Key Features of Deployments:
- Replica Management: Ensures that a specified number of replicas of a pod are running at all times.
- Rolling Updates: Gradually replaces old versions of pods with new ones, ensuring zero downtime.
- Rollback: If something goes wrong, you can roll back to a previous version of the deployment.
Kubernetes Services
A Service in Kubernetes is an abstract way to expose an application running on a set of Pods as a network service. With Kubernetes, you don’t need to modify your application to use an unfamiliar service discovery mechanism. Kubernetes gives Pods their own IP addresses and a single DNS name for a set of Pods, and can load-balance across them.
Types of Services:
- ClusterIP: Exposes the service on a cluster-internal IP. This is the default ServiceType.

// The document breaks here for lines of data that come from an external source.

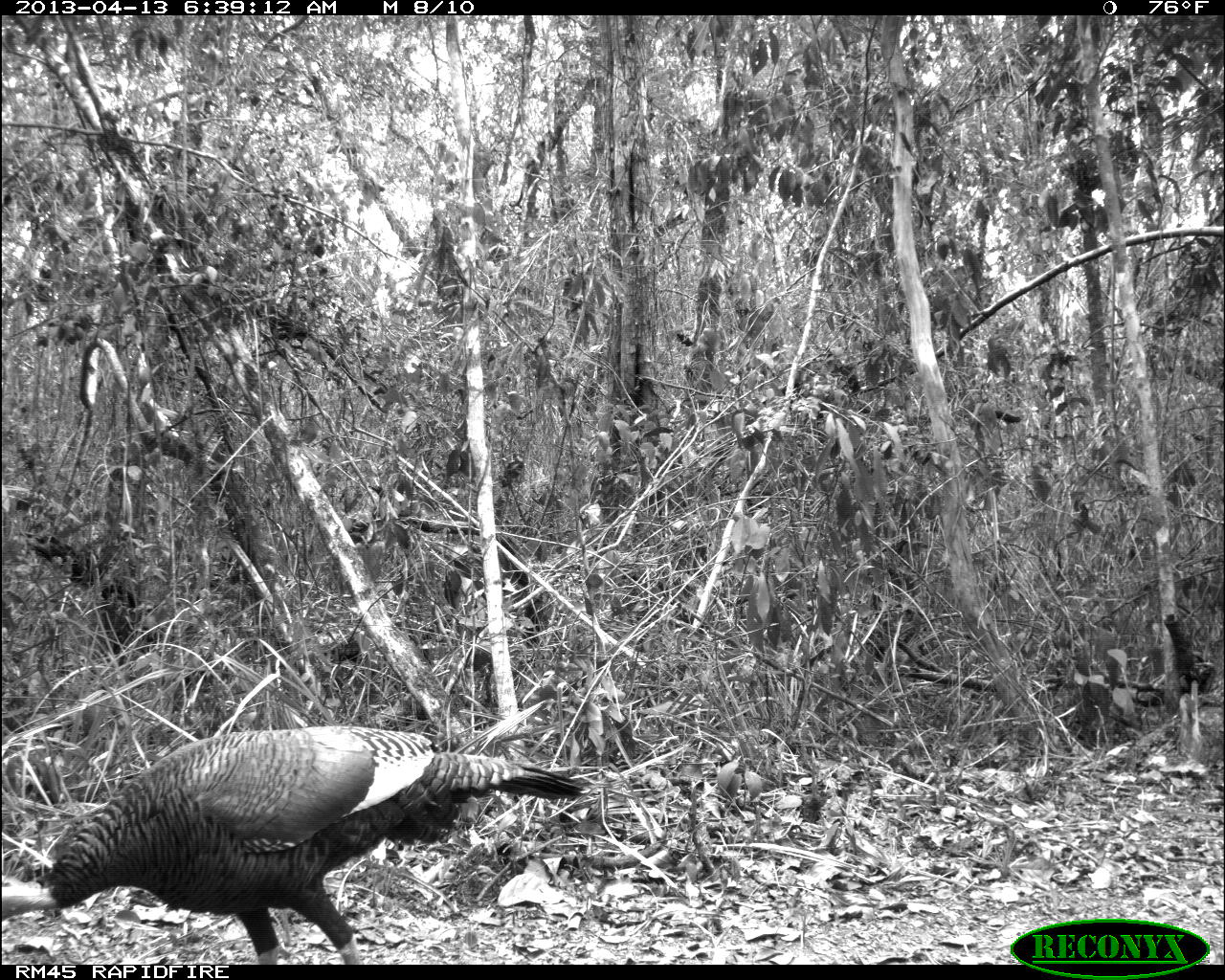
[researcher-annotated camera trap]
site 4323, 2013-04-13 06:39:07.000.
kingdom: Animalia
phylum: Chordata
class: Aves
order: Galliformes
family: Phasianidae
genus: Meleagris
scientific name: Meleagris ocellata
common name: ocellated turkey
Meleagris ocellata (ocellated turkey), count 1, sex female.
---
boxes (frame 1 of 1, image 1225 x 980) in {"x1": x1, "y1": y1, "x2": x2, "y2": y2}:
meleagris ocellata: {"x1": 0, "y1": 722, "x2": 589, "y2": 961}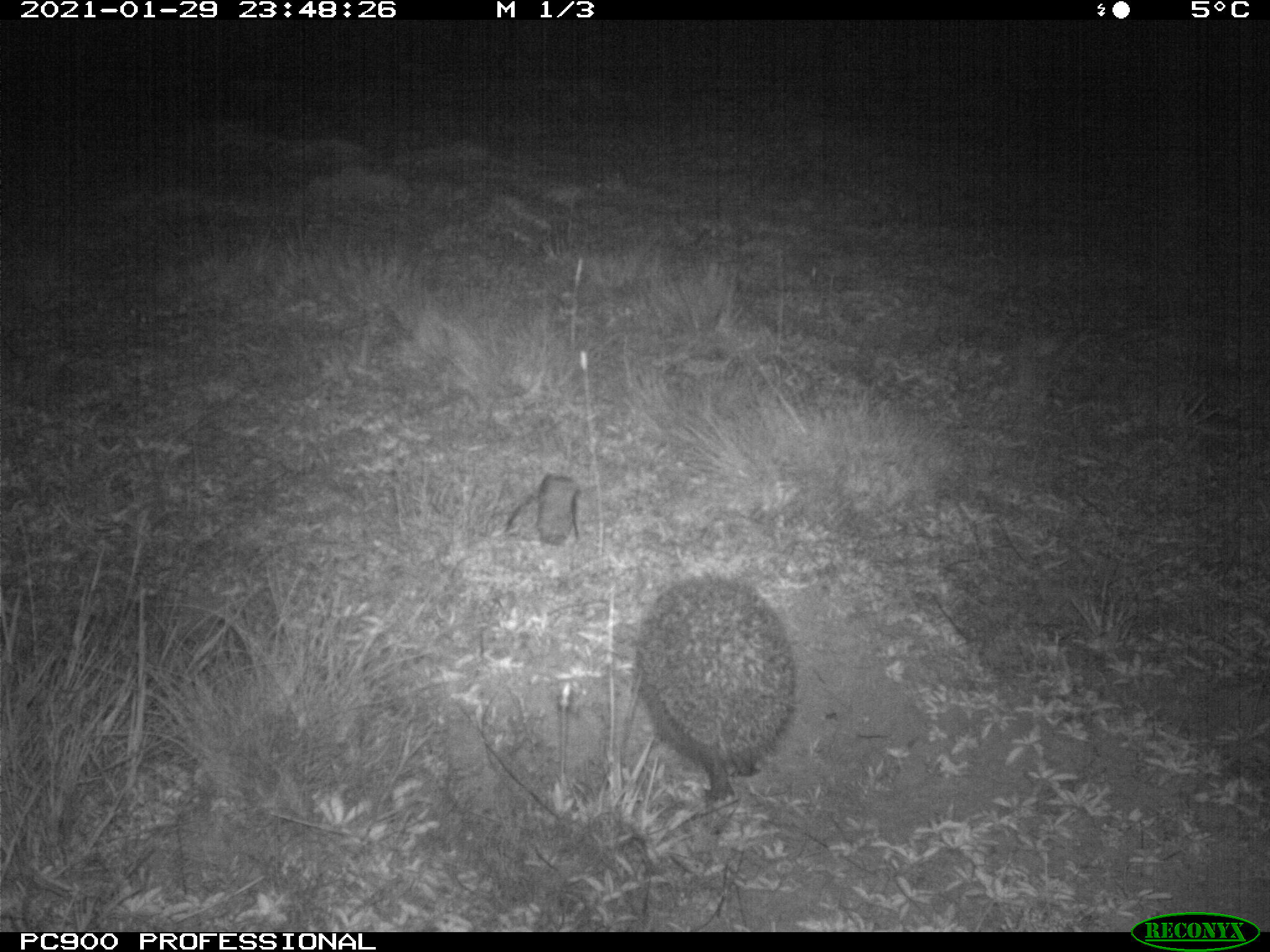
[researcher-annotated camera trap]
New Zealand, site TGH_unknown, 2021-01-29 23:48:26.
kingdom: Animalia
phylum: Chordata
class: Mammalia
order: Eulipotyphla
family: Erinaceidae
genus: Erinaceus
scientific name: Erinaceus europaeus europaeus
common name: european hedgehog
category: hedgehog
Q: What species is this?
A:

- NodePort: Exposes the service on each Node’s IP at a static port (the NodePort). A ClusterIP service, to which the NodePort service routes, is automatically created.
- LoadBalancer: Exposes the service externally using a cloud provider’s load balancer.
- ExternalName: Maps a Service to a DNS name.
YAML File Explanation
The provided YAML file defines a Kubernetes Deployment and a Service.
Deployment YAML:
apiVersion: apps/v1
kind: Deployment
metadata:
name: gpt-huggingface
spec:
replicas: 3
selector:
matchLabels:
app: gpt-hf-pod
template:
metadata:
labels:
app: gpt-hf-pod
spec:
containers:
- name: gptcontainer
image: image_name
ports:
- containerPort: 8000
- apiVersion: apps/v1: Specifies the API version of the Kubernetes resource. For Deployments, it’s apps/v1.
- kind: Deployment: Defines the type of Kubernetes resource being created.
- metadata: name: gpt-huggingface: The name of the Deployment.
- spec: replicas: 3: Specifies that three replicas (instances) of the pod should be running.
- selector: matchLabels: app: gpt-hf-pod: This label is used to identify the pods managed by this Deployment.
- template: metadata: labels: app: gpt-hf-pod: Labels that the pod will carry. These must match the selector to ensure the Deployment manages these pods.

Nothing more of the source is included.